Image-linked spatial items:
*****

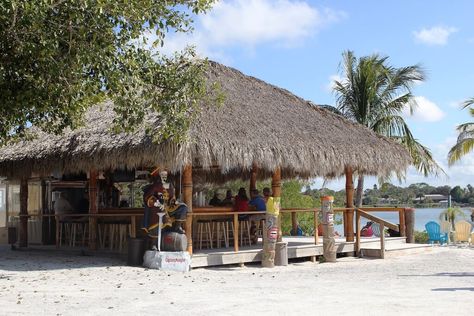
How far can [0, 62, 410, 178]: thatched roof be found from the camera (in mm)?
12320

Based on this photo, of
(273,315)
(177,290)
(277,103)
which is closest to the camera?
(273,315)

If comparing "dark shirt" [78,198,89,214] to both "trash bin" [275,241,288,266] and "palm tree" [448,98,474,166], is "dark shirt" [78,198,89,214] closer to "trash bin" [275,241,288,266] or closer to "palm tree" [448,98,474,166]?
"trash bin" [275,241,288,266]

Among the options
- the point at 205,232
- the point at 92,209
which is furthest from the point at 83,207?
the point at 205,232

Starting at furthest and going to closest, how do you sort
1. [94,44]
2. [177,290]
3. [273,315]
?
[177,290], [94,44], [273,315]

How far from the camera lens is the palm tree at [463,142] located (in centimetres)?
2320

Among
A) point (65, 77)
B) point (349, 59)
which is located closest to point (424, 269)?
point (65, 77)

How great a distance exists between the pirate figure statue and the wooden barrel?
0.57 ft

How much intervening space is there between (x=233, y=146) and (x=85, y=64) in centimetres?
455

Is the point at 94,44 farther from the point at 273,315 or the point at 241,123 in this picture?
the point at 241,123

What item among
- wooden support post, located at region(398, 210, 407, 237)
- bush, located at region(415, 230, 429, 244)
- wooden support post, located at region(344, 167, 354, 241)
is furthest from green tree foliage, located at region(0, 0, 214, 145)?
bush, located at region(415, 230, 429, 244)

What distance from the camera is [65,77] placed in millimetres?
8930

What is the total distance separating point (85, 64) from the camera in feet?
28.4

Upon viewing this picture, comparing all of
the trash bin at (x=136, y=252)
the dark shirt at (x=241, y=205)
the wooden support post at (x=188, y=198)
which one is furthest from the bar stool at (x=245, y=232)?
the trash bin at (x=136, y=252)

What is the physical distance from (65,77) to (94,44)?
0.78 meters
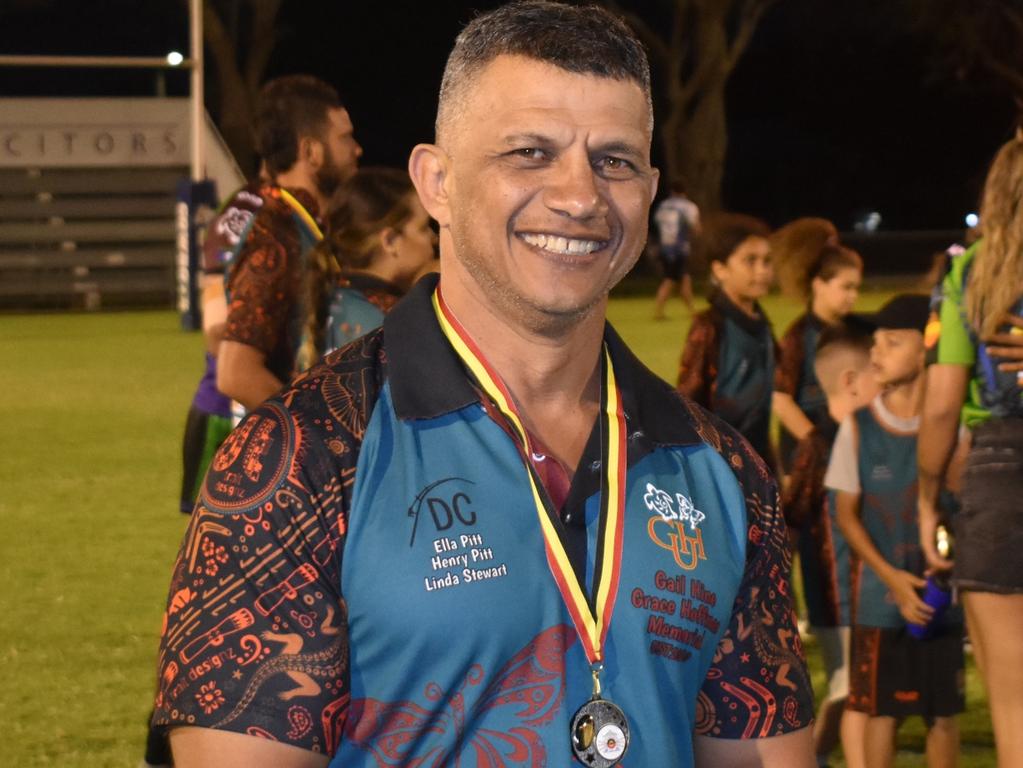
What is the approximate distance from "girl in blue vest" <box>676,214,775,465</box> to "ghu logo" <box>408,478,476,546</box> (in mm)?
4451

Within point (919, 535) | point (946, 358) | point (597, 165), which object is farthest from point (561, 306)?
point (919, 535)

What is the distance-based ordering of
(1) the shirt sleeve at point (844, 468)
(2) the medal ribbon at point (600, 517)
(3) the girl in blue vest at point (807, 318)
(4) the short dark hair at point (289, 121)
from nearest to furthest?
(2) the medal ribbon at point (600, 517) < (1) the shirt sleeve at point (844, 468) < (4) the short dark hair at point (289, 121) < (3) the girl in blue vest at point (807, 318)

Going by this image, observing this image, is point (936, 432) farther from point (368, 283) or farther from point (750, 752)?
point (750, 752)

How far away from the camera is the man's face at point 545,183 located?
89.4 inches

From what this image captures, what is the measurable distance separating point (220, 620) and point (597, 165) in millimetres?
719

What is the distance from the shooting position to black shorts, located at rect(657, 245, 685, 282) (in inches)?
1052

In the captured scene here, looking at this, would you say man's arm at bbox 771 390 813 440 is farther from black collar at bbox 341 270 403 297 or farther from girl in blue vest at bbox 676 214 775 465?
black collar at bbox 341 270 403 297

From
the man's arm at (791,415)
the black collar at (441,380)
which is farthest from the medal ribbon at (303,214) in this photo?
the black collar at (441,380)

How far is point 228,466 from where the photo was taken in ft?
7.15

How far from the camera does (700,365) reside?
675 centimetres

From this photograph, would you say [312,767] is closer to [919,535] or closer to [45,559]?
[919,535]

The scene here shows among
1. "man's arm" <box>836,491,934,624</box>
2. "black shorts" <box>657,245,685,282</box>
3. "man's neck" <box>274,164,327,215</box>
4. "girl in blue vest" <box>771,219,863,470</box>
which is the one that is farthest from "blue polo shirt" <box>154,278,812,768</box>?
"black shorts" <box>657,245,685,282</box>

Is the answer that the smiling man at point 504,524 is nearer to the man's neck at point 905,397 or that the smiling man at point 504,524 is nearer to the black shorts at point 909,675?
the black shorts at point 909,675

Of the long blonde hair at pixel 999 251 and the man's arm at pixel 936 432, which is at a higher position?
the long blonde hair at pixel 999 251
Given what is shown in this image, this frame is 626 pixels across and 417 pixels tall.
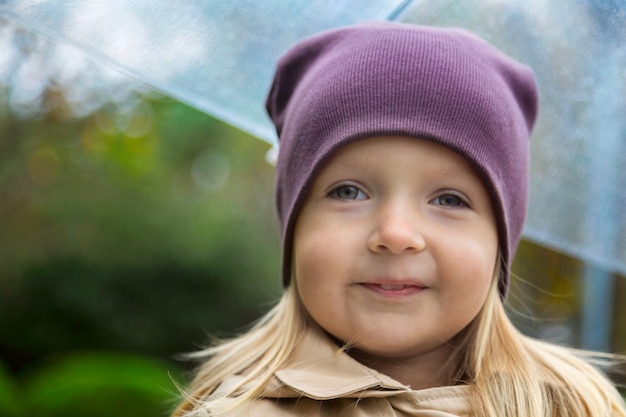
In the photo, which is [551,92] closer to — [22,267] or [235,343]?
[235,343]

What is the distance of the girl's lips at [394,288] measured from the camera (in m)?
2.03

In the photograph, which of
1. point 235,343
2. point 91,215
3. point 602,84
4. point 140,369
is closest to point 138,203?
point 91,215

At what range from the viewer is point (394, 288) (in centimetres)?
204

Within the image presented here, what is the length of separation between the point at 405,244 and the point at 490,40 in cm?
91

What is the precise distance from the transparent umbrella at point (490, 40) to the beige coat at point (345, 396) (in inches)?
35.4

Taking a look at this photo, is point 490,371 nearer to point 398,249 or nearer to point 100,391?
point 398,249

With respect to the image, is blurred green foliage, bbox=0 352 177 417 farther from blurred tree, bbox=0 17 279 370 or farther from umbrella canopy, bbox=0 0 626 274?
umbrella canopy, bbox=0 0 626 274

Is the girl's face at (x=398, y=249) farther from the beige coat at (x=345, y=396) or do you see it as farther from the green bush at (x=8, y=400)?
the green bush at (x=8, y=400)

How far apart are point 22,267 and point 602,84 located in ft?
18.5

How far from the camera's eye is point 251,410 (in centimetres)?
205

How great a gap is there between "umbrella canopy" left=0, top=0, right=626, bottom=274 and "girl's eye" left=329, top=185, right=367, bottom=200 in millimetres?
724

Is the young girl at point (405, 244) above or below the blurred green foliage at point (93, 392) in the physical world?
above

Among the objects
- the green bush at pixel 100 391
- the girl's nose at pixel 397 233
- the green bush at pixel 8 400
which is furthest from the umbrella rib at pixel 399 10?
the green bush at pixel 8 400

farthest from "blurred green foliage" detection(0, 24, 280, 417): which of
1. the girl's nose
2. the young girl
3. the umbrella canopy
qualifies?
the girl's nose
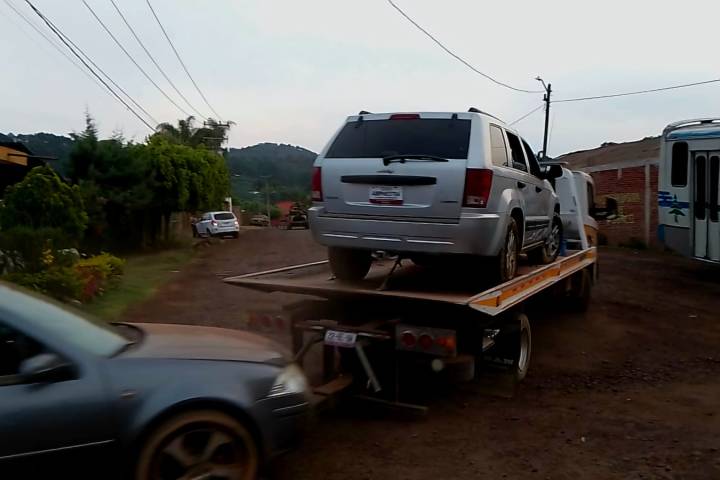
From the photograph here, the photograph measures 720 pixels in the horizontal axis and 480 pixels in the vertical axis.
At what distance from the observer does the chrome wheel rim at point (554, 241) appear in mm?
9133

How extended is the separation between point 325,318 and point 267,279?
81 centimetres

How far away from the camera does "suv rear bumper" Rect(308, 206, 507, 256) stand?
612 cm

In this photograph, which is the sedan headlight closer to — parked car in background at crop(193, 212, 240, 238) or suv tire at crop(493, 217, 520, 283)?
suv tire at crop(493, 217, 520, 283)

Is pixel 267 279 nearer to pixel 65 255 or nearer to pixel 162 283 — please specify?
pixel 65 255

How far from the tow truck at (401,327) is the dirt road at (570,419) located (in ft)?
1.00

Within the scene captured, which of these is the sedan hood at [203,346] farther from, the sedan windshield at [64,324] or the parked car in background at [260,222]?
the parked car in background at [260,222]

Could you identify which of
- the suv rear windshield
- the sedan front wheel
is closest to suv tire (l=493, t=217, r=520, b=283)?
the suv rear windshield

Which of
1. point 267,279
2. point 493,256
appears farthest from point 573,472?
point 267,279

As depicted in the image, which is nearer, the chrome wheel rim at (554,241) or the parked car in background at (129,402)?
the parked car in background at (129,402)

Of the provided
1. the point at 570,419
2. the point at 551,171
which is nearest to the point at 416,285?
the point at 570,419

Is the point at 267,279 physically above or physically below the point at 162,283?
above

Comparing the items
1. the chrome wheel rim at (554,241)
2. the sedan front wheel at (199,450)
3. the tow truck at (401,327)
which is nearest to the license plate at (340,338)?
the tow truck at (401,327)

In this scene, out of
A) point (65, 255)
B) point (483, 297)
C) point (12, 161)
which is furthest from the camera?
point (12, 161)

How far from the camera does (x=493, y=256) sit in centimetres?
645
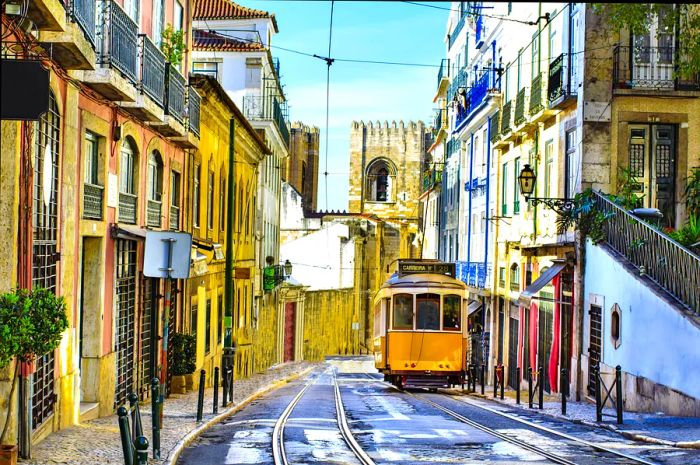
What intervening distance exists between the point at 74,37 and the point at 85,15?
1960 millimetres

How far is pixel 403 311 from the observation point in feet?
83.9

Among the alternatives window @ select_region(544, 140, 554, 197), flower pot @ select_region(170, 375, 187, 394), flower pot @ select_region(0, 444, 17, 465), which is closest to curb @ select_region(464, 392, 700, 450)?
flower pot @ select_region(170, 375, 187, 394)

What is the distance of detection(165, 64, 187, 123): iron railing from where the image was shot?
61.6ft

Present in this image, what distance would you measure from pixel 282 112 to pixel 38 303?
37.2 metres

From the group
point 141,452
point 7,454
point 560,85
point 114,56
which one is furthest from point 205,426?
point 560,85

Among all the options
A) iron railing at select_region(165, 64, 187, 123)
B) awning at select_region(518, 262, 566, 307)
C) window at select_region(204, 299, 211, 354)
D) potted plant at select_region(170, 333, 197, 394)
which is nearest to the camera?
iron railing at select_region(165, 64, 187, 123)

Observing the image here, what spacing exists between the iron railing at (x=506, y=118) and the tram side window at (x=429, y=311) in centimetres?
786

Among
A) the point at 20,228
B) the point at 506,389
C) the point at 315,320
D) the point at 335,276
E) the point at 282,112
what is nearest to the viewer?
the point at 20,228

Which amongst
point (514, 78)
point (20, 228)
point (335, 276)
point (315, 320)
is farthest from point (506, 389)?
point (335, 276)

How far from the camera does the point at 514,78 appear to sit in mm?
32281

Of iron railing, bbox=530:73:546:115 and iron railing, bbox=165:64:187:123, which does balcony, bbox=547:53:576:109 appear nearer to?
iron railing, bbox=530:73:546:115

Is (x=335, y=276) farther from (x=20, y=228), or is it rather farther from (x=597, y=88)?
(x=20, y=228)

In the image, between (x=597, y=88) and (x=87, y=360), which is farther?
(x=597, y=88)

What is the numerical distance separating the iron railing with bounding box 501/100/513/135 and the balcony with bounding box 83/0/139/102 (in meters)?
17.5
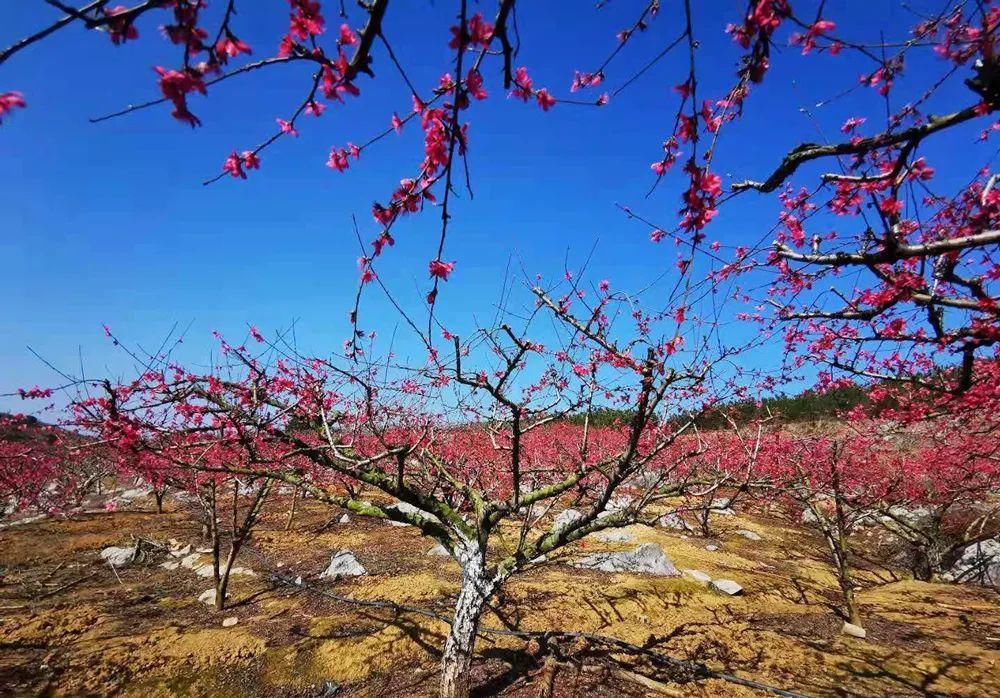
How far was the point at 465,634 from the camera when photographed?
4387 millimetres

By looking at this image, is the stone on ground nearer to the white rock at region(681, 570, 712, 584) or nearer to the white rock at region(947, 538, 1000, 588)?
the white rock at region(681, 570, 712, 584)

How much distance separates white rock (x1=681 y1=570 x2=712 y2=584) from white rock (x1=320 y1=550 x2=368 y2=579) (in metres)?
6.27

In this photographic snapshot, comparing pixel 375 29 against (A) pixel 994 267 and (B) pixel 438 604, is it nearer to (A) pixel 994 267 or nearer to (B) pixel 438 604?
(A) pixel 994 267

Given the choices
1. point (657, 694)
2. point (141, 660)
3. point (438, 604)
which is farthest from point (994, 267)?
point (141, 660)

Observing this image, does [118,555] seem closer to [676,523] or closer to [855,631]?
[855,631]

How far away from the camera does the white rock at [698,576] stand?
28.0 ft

*****

**Your goal**
Retype the items above verbatim, beginning at the line that contains "Upon viewing this picture, comparing all of" and stopping after the line that contains "0.78 meters".

**Exercise response**
Upon viewing this picture, comparing all of
the trash bin at (x=136, y=252)
the dark shirt at (x=241, y=205)
the wooden support post at (x=188, y=198)
which one is furthest from the bar stool at (x=245, y=232)?
the trash bin at (x=136, y=252)

What is the physical distance from (65,77) to (94,44)?
0.78 meters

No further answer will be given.